Impact on Wellbeing
Not going through puberty at the same time as peers can be stressful and sometimes traumatic for people with congenital hypogonadotropic hypogonadism (CHH) or Kallmann Syndrome (KS).


The teenage years are difficult enough for people who enter puberty at the normal time. Having delayed or absent puberty, and being left behind by a peer group, can be particularly difficult and may result in:
- Low self-esteem, little confidence
- Shyness, difficulty interacting with peers
- Difficulty forming intimate emotional and physical relationships
- Having little or no sex drive (libido)
- Anxiety, depression
- Poor body image
Specific to KS:
- A lack or abnormal sense of smell can affect the sense of taste and enjoyment of food
- An inability to detect the smell of gas or spoiled food can cause health and safety concerns
- Concerns about body odor can cause social anxiety and self-isolation
The impact of CHH/KS on wellbeing can be overcome.
Resources are available to help provide support.
Having CHH/KS can lead to feelings of anxiety and depression, embarrassment, isolation, and frustration. The burden and symptoms of CHH/KS may make it more difficult to form intimate emotional and physical relationships with others. Resources are available to help with these challenges.

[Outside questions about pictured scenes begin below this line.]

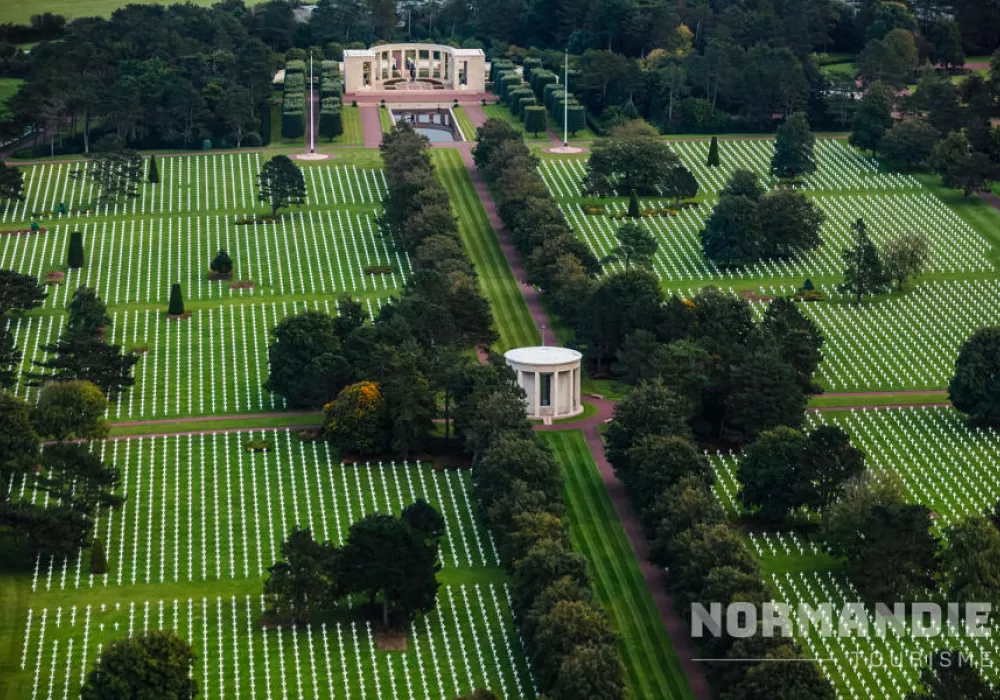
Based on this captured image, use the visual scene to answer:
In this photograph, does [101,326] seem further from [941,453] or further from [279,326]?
[941,453]

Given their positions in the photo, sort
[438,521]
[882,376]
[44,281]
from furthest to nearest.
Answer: [44,281]
[882,376]
[438,521]

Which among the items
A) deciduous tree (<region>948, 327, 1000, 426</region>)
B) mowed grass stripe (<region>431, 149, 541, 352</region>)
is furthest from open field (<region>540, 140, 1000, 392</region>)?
deciduous tree (<region>948, 327, 1000, 426</region>)

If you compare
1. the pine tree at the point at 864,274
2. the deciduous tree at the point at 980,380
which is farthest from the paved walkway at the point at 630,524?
the pine tree at the point at 864,274

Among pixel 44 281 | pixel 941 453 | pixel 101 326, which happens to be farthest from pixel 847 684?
pixel 44 281

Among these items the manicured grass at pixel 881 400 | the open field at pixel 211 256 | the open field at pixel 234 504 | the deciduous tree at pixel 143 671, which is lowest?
the open field at pixel 211 256

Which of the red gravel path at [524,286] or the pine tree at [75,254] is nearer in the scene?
the red gravel path at [524,286]

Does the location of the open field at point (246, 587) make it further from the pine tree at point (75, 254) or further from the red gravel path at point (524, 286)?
the pine tree at point (75, 254)

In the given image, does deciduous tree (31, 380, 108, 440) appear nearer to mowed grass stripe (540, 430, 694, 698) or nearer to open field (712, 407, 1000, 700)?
mowed grass stripe (540, 430, 694, 698)
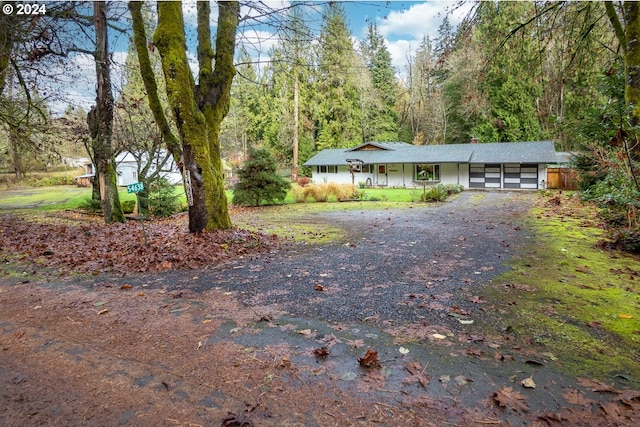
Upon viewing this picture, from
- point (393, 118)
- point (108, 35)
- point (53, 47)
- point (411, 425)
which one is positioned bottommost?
point (411, 425)

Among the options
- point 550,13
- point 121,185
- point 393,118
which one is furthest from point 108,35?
point 393,118

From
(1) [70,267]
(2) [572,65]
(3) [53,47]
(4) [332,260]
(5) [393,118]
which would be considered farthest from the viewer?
(5) [393,118]

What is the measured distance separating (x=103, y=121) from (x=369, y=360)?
466 inches

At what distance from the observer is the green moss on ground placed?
277cm

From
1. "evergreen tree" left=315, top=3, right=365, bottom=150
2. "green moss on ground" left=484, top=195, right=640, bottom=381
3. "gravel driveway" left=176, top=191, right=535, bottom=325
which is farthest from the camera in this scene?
"evergreen tree" left=315, top=3, right=365, bottom=150

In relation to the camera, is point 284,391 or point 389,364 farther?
point 389,364

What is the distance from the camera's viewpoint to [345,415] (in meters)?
2.11

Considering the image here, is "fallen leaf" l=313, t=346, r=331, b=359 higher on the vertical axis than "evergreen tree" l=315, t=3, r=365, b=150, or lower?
lower

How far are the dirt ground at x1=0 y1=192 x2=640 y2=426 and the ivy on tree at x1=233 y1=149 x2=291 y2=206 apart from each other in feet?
46.3

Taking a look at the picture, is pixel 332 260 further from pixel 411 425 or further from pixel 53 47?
pixel 53 47

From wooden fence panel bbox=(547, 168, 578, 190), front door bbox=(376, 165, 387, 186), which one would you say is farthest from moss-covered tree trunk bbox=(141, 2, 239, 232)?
front door bbox=(376, 165, 387, 186)

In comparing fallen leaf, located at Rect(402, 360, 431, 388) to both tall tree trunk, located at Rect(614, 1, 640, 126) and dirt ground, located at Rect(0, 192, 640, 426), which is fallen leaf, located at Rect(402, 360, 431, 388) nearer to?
dirt ground, located at Rect(0, 192, 640, 426)

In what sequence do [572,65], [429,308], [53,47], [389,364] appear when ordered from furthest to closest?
[572,65], [53,47], [429,308], [389,364]

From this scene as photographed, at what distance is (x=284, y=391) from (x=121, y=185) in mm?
43201
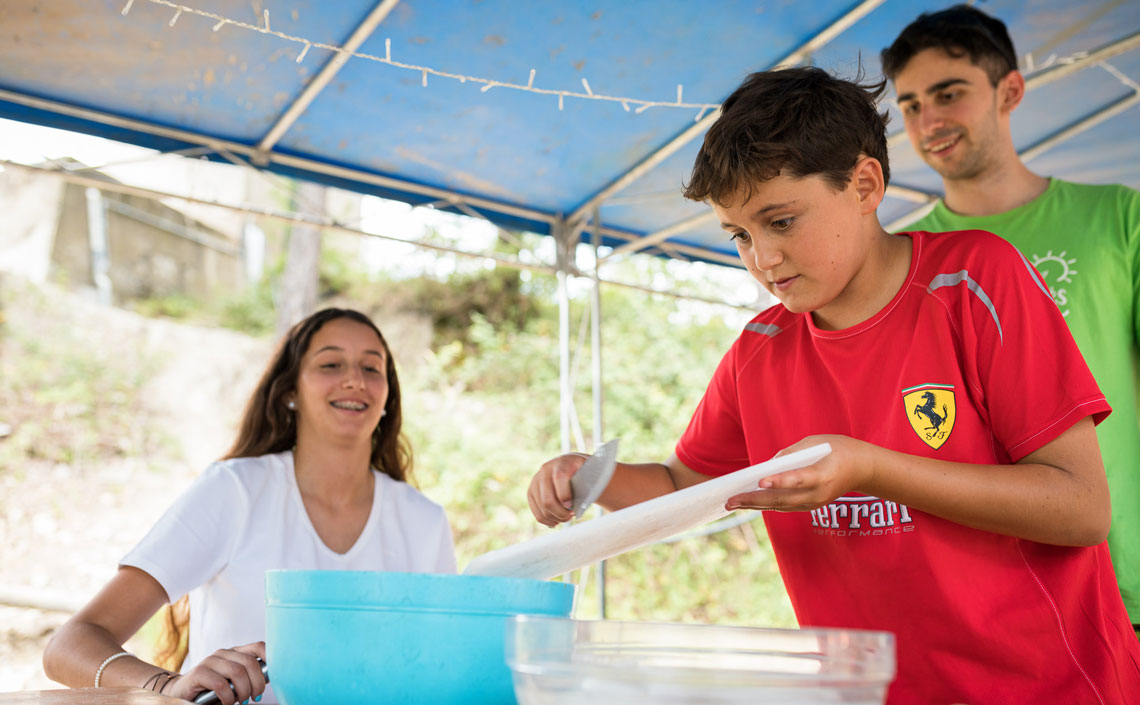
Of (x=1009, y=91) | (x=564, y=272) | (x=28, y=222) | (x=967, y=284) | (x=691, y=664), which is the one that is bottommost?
(x=691, y=664)

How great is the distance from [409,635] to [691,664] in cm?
25

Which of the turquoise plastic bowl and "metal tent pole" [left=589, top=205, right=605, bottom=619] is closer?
the turquoise plastic bowl

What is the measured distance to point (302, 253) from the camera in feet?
35.4

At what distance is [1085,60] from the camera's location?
3.22 m

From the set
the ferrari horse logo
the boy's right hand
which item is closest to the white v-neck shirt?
the boy's right hand

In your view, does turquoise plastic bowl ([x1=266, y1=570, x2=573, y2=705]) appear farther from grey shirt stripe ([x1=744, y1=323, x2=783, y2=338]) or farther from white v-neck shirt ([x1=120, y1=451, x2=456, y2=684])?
white v-neck shirt ([x1=120, y1=451, x2=456, y2=684])

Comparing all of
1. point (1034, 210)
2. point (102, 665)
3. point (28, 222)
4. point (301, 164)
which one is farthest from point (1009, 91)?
point (28, 222)

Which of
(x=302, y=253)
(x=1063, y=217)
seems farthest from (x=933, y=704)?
(x=302, y=253)

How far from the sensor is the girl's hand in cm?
110

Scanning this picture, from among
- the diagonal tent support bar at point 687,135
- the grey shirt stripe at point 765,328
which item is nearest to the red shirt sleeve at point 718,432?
the grey shirt stripe at point 765,328

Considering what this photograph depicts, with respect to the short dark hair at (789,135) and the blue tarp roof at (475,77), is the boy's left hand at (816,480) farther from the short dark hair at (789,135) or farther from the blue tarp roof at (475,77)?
the blue tarp roof at (475,77)

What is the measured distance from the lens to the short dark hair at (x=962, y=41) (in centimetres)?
202

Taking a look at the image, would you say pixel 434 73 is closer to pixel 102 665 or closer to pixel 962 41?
pixel 962 41

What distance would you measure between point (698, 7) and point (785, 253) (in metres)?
2.10
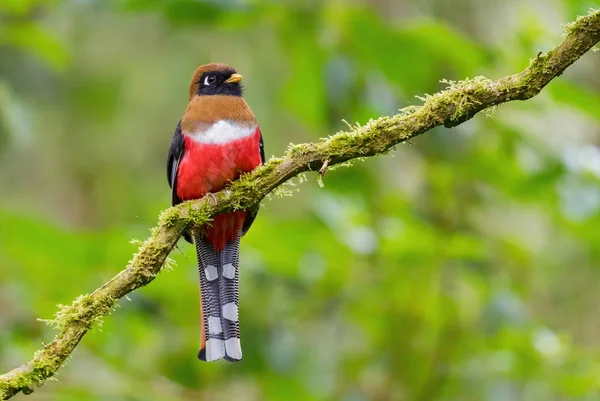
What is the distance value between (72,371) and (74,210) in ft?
17.1

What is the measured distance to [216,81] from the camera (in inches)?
177

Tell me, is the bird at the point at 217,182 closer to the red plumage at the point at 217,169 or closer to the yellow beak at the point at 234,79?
the red plumage at the point at 217,169

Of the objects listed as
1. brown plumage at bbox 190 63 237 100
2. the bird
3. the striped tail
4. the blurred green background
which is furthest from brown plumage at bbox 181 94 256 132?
the blurred green background

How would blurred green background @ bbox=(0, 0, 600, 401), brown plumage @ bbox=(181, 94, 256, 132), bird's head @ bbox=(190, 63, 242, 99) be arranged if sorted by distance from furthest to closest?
blurred green background @ bbox=(0, 0, 600, 401), bird's head @ bbox=(190, 63, 242, 99), brown plumage @ bbox=(181, 94, 256, 132)

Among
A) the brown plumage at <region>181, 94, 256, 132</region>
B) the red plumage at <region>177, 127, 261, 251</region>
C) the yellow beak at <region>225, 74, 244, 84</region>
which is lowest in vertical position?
the red plumage at <region>177, 127, 261, 251</region>

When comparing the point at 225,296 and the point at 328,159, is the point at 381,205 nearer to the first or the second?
the point at 225,296

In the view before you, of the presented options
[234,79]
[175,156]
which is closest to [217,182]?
[175,156]

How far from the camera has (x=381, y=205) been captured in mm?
4984

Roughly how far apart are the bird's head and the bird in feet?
0.42

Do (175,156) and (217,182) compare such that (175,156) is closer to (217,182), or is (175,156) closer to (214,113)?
(214,113)

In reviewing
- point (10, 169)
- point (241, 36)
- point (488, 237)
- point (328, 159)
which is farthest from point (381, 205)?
point (10, 169)

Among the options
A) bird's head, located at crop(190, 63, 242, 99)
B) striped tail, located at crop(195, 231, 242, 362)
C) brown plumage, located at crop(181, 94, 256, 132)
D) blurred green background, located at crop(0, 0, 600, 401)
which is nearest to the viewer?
striped tail, located at crop(195, 231, 242, 362)

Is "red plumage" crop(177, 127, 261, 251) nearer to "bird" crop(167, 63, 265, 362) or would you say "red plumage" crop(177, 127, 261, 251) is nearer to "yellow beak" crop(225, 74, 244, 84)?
"bird" crop(167, 63, 265, 362)

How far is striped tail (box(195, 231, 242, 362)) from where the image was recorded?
3.71 meters
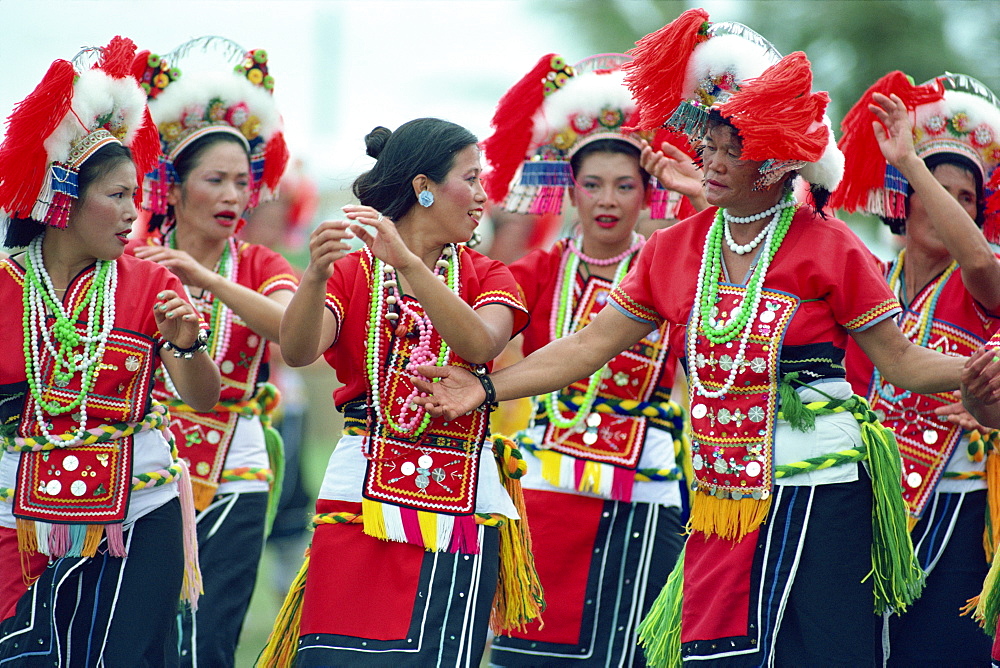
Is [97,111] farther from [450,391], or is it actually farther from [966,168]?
[966,168]

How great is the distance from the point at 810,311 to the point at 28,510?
2313 mm

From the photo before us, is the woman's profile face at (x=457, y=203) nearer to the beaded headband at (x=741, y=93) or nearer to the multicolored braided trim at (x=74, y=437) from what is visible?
the beaded headband at (x=741, y=93)

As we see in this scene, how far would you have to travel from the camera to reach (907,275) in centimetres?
460

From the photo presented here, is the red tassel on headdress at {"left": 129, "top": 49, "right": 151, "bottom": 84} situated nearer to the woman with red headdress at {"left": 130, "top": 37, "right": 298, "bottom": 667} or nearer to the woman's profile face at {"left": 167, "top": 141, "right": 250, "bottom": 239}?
the woman with red headdress at {"left": 130, "top": 37, "right": 298, "bottom": 667}

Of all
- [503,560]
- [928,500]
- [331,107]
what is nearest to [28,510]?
[503,560]

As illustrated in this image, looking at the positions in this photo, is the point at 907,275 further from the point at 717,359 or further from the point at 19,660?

Talk with the healthcare team
Healthcare providers (e.g. Primary Care Physician or Endocrinologist) may not realize all of the challenges you are facing and can help find counseling and support.

Connect with others who have CHH/KS
Online and face-to-face support groups can be very helpful. There, people can talk about issues that are important to them, find others living with CHH/KS, and get practical advice.